Another variable with an impact on the model solution, especially in terms of OFP, is the ${}^{\circ }$API of the hydrocarbon. In the fourth experiment, the response of the model was then verified by selecting two different types of oil including an Arabian Light belonging to the lighter density class (${}^{\circ }$API = 37.8) and the heavy Katrina oil (${}^{\circ }$API = 10.7). The comparison between the OFPs (Figure 5D,E) shows a notable difference in evaporation rates which can reach 37% of the volume spilled with light oils, but only 10% with heavy oils. The high density of the Katrina oil ($\rho >1$) ) induces its process of dispersion along the water column (Figure 5E), with a tendency to increase over time and reach approximately 20% after 72 h. Consequently, the percentages of oil beached on the coast and those present on the sea surface change.

4. Discussion and Conclusions

This work has presented an oil spill prediction system, operational in the Western and Central Mediterranean Sea since July 2020 and used by the Italian Coast Guard and MATTM. The system is very complex and based on a marine circulation forecasting model coupled with an atmospheric one. Thanks to a very simple and user friendly interface, the GUI, the end users may dialogue with the oil spill prediction model, producing simulations of transport and fate of an oil spill under Nearly-Real Time hydrodynamic conditions. This kind of information may be very useful for planning the mitigation actions. By means of the GUI it is possible to realize in a simple way several different scenarios, in absence of precise details about the initial conditions, in order to reduce the uncertainties in the prediction. In fact, as demonstrated by the tests, the type of spill (massive or constant over time) can determine a significant difference in the concentration of oil-slick on the sea surface. This is due to the action of the spatial and temporal variability of the advection fields that act during the oil-spill modifying the oil concentration. Even the type of oil (${}^{\circ }$API) has a significant impact on the evolution of OFP, especially on the fraction that tends to evaporate (${}^{\circ }$API belonging to the light classes) and on that to disperse in the water column (${}^{\circ }$API belonging to the heavy class). Consequently, the fraction of oil that remains on the sea surface represents an estimate of the initially dispersed percentage that should be recovered. Furthermore, close to the coast, or where the circulation is not adequately resolved by the hydrodynamic forecasting system, it is necessary to carry out further scenarios by correcting the numerical solution through the inclusion of the Wind Drift Correction term effect. This term, as previously seen, can considerably modify both the evolution of the OFPs (due to the occurrence of the beaching process) and the spatial distribution of the concentration.

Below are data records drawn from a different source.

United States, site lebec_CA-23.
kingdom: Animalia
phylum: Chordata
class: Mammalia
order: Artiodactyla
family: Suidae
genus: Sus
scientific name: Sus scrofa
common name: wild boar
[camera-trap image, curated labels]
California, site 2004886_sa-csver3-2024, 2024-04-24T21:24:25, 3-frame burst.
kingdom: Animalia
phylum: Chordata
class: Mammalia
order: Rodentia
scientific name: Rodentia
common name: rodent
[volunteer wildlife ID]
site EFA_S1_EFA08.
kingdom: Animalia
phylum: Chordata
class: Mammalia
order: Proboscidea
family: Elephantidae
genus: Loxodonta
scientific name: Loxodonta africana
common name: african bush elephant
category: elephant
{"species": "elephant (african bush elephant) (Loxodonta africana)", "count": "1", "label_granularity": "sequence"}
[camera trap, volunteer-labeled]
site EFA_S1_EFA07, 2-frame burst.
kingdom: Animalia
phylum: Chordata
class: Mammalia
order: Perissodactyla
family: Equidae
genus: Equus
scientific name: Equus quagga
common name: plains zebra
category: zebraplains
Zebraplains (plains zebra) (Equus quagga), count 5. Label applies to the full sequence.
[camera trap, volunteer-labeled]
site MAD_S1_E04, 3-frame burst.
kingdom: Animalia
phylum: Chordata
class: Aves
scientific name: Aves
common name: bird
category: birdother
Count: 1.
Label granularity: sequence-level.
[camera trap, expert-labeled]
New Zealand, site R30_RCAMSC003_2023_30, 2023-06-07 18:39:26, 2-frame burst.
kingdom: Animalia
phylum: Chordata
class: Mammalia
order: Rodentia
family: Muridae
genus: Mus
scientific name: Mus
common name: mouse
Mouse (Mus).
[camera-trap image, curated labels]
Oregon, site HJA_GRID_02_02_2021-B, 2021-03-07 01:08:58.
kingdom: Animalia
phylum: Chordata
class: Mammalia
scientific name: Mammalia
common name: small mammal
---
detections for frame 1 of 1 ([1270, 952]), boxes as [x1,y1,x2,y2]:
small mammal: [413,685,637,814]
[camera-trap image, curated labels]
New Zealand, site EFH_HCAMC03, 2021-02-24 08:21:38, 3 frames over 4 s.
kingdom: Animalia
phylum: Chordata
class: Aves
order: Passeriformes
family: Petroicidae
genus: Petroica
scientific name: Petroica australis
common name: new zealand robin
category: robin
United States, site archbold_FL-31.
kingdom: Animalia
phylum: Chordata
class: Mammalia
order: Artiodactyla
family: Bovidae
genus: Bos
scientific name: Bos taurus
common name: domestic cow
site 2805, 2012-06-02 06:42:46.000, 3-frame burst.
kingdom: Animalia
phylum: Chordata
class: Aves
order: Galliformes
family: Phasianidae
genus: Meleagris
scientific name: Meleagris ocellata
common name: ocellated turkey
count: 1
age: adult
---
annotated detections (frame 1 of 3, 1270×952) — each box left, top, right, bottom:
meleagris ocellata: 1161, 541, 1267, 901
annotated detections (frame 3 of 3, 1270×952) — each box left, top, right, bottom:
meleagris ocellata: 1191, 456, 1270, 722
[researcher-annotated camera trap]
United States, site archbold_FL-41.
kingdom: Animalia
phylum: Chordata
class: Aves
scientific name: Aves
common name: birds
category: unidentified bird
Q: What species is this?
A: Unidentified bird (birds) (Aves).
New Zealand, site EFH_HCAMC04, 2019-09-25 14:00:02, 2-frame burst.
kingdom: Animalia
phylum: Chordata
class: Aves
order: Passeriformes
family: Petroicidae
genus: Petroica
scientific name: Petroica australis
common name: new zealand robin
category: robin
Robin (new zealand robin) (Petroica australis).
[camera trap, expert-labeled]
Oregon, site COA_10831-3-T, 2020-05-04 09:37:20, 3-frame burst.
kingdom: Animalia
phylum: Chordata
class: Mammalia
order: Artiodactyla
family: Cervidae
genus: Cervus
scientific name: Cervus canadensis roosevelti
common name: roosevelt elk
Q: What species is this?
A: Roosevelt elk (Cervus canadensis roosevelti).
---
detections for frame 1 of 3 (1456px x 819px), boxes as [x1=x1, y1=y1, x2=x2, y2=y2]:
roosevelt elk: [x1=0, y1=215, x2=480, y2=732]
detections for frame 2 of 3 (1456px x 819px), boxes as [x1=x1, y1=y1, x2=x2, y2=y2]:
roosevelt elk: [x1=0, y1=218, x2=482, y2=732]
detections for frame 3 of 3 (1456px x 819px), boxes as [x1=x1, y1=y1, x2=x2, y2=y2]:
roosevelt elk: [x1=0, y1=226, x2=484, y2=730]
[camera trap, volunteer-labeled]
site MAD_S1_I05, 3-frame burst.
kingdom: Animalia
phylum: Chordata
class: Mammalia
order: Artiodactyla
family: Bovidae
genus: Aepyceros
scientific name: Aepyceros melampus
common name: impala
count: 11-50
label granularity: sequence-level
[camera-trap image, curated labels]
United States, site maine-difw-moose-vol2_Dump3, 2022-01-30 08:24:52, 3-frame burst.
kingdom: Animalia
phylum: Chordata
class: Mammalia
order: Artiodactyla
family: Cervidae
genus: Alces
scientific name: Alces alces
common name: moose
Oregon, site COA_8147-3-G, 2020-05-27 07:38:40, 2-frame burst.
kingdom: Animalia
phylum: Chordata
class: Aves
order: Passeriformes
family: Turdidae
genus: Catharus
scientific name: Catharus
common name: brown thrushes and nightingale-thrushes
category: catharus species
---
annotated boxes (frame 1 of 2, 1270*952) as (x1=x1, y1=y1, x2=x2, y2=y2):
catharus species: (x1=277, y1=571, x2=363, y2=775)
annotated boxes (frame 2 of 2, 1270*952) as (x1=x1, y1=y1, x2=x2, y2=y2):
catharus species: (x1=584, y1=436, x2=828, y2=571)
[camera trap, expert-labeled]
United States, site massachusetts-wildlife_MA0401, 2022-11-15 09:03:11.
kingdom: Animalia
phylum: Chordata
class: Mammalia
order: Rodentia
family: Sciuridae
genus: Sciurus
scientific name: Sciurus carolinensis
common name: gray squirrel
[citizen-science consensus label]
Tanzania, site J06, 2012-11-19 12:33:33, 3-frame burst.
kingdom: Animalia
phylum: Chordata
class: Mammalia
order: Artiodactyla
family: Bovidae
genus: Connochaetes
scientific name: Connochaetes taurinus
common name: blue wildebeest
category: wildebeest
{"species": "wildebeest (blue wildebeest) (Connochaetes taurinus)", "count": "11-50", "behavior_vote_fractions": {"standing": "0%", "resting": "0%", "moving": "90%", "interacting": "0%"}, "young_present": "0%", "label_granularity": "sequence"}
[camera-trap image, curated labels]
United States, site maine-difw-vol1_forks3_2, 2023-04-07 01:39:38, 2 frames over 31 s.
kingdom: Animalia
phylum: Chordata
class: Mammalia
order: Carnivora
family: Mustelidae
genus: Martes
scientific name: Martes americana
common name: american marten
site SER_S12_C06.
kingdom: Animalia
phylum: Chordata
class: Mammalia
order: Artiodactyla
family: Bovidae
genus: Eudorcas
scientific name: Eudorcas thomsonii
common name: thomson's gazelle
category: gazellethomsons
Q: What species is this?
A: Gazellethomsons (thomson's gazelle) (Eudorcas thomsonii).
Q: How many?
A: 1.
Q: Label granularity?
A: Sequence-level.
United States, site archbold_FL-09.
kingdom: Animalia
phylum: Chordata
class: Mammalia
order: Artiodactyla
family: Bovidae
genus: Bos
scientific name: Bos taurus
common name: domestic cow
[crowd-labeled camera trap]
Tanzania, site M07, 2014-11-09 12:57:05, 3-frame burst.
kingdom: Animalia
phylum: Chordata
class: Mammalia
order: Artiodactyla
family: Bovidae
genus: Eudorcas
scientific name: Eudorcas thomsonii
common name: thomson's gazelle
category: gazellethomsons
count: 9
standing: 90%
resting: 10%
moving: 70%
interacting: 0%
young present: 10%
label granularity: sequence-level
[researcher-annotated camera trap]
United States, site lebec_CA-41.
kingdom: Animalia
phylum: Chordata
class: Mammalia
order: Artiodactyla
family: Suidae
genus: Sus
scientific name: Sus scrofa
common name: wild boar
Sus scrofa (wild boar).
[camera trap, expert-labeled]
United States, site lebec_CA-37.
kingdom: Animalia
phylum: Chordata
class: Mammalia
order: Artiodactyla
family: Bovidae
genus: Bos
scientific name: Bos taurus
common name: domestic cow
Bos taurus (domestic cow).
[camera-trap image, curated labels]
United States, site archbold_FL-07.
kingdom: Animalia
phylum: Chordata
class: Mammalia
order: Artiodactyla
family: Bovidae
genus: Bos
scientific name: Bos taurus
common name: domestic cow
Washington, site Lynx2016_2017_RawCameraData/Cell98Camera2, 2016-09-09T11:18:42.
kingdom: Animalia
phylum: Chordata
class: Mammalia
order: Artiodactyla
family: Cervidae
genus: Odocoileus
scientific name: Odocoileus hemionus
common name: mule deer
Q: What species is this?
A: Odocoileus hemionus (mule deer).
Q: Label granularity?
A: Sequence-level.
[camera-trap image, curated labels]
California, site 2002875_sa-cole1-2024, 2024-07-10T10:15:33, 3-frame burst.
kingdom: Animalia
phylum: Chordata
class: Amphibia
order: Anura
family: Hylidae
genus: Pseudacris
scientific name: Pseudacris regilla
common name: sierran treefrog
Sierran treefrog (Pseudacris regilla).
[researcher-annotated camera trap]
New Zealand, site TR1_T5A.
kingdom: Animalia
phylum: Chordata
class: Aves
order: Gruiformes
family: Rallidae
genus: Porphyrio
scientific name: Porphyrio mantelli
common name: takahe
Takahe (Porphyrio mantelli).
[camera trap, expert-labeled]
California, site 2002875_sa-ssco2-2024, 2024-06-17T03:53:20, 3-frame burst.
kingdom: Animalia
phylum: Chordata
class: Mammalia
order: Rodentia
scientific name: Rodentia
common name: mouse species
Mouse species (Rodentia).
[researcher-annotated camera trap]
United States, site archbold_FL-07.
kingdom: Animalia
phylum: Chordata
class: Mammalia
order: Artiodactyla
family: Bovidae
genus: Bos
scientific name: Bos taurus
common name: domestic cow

The oil spill prediction system is actually used for real pollution emergencies, and also in case of antipollution exercises at sea, such as the recent one named POLLEX2020, coordinated by the Coast Guard to test their intervention readiness. Actually, the system takes partially into account two of the three hierarchical levels (strategic and tactical) of a DSS System (Figure 7), as described in Psafratsis and Ziogas [19] and Rademeyer and Lubinsky [54]. It provides an important support to identify the risk assessment of oil spills and may improve the management of the emergencies, minimizing the environmental and the economic damages.

In the future, the modular design of the GUI will permit also to complete the tactical level, including a risk analysis scientific module dedicated to the probability of oil spill impacts. This will reduce much of the actual subjective component in the decision-making processes in the Italian seas.